10/31/2010. Remarks by Johan Visschedijk: "Tachikawa Hikoki K.K. (Tachikawa Aeroplane Co. Ltd.) was founded in 1924 and delivered its first complete aircraft but remained comparatively small until 1941 when the area of the Tachikawa plant increased almost thirteen-fold. New plants at Okayama, in southern Honshu, and Kofu were added in 1942 and 1944 respectively. Tachikawa produced approximately 9 per cent of all Japanese aircraft during the war. Major combat types included the Ki-43 fighter and Ki-36 direct co-operation aircraft but Tachikawa was also a major producer of trainers (Ki-9, Ki-17, Ki-54 and Ki-55) and transports (Ki-34 and Lockheed-designed Type LO).

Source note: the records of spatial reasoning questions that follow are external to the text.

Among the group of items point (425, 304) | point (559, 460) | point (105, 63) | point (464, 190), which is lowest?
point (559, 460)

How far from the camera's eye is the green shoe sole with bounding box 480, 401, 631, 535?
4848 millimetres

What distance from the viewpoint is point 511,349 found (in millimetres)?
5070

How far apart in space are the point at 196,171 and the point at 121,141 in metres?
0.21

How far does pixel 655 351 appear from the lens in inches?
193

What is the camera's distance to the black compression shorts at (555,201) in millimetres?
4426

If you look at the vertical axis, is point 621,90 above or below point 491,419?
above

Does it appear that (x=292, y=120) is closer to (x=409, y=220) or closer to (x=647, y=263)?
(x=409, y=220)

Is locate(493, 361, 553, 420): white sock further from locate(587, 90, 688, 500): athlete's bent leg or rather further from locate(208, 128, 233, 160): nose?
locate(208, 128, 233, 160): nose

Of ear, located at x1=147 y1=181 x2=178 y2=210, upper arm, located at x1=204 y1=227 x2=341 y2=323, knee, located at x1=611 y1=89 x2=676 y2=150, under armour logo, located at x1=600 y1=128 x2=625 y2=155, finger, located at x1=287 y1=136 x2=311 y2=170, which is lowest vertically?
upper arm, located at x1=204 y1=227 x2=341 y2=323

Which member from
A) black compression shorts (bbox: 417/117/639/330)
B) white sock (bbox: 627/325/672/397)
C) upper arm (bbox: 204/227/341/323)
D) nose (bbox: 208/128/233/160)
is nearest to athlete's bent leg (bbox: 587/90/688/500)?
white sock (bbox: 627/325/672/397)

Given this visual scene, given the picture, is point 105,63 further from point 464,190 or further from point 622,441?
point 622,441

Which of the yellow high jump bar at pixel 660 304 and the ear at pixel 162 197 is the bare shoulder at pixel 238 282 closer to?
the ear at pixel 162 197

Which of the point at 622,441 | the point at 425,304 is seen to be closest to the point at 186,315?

Although first conceived as early as 1939, the Tachikawa Ki-74 had not been placed in full production when the Pacific War ended. During those six years its intended role had been changed from that of long-range reconnaissance to that of long-range stratospheric bombing. Under the guidance of Dr. Kimura, the Ki-74 was originally designed in the spring of 1939 to meet the requirements of a specification issued by the Koku Hombu (Air Headquarters) and calling for a long-range reconnaissance aircraft capable of operating west of Lake Baikal from Manchurian bases.
Of all-metal construction the aircraft was to have a range of 3,107 mls (5,000 km) at a cruising speed of at least 280 mph (450 kmh). To meet these performance requirements, Dr Kimura proposed using a pair of 2,400 hp Mitsubishi Ha-214M eighteen-cylinder double-row air-cooled radial engines driving six-blade propellers and fitting a pressure cabin. However, pending development of the pressure cabin system tested on the Tachikawa SS-1 and Ki-77, the project was temporarily suspended.

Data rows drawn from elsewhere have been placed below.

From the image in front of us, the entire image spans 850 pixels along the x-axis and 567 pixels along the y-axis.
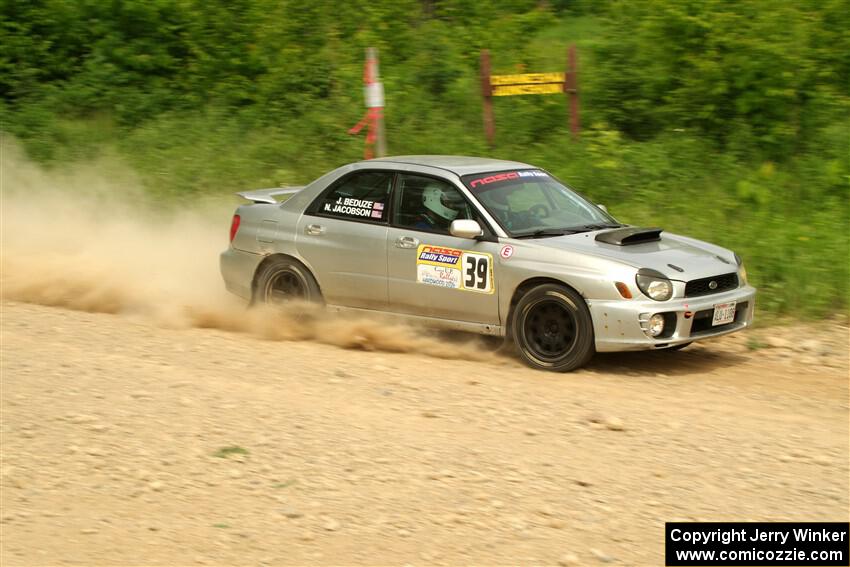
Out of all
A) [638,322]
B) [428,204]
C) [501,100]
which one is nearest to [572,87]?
[501,100]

Late in 1941 the project was revived as a long-range high-altitude bomber-reconnaissance aircraft capable of bombing the US mainland. To fit the aircraft for its new role, Tachikawa added bombing equipment, self-sealing fuel tanks and armor to the original design and decided to replace the Ha-214M engines with a pair of similar 2,200 hp Mitsubishi Ha-211-I radials. The design of the aircraft was approved by the Koku Hombu in September 1942 and construction of three prototypes was authorized.
The first prototype, completed in March 1944, was followed by two externally identical aircraft which were powered by 2,200 hp turbo-supercharged Ha-211-I Ru radials. However, during the flight trial program both versions of the Mitsubishi Ha-211 suffered from teething troubles and it was decided to replace them on the pre-production aircraft with the similar but more reliable turbo-supercharged 2,000 hp Mitsubishi Ha-104 Ru.
Thirteen Ha-104 Ru powered pre-production aircraft were built and were still undergoing tests when the war ended. All five crew members were seated in a pressure cabin in the forward fuselage, and the aircraft was armed with a single remotely-controlled 0.50 in (12.7 mm) Type 1 (Ho-103) machinegun in the tail and carried a bomb-load of 2,205 lb (1,000 kg). Plans were made to use the Ki-74s in bombing attacks against the B-29 bases on Saipan as soon as sufficient aircraft were available, but the Japanese surrender terminated the project.
Although the Ki-74 was never encountered during the war, the Allies were aware of its development, but thinking at first that it was a 'super-range, high-speed fighter' intended for long-range escort duty they accordingly assigned to it a male name: "Pat"; when the true role of the aircraft was discovered the code name was changed to "Patsy".
The fourth pre-production aircraft (Ki-74 c/n 7) was modified in 1944 to undertake non-stop flights between Japan and Germany, but the Third Reich capitulated before the first of these flights could be made. Other developments included a pure bomber version, the Ki-74-II, with a bomb-load increased to 4,410 lb (2,000 kg), and a transport version, but both these projects were abandoned before completion."